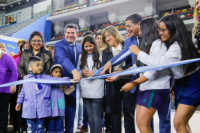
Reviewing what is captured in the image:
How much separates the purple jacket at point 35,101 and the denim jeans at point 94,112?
45cm

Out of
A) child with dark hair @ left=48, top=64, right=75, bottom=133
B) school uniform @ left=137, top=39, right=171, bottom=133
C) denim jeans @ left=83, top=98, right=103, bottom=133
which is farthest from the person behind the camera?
child with dark hair @ left=48, top=64, right=75, bottom=133

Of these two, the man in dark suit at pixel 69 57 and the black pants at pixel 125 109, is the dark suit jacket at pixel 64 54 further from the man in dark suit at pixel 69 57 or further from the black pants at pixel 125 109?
the black pants at pixel 125 109

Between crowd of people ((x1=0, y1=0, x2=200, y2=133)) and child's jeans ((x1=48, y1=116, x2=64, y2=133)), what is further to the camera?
child's jeans ((x1=48, y1=116, x2=64, y2=133))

────────────────────

__Task statement__
Reproduce all of the lines above verbatim, omitting the picture from your answer.

__Exercise answer__
Reviewing what is captured in the image:
How much separates the purple jacket at point 35,101 and the denim jeans at point 94,112?
45cm

Out of
A) child with dark hair @ left=48, top=64, right=75, bottom=133
B) school uniform @ left=137, top=39, right=171, bottom=133
C) denim jeans @ left=83, top=98, right=103, bottom=133
which is farthest from the person behind the camera?
child with dark hair @ left=48, top=64, right=75, bottom=133

Of these two, the man in dark suit at pixel 69 57 and the black pants at pixel 125 109, is the dark suit jacket at pixel 64 54 further from the man in dark suit at pixel 69 57 or further from the black pants at pixel 125 109?
the black pants at pixel 125 109

Between crowd of people ((x1=0, y1=0, x2=200, y2=133)) and child's jeans ((x1=48, y1=116, x2=64, y2=133)), what is further to the camera?
child's jeans ((x1=48, y1=116, x2=64, y2=133))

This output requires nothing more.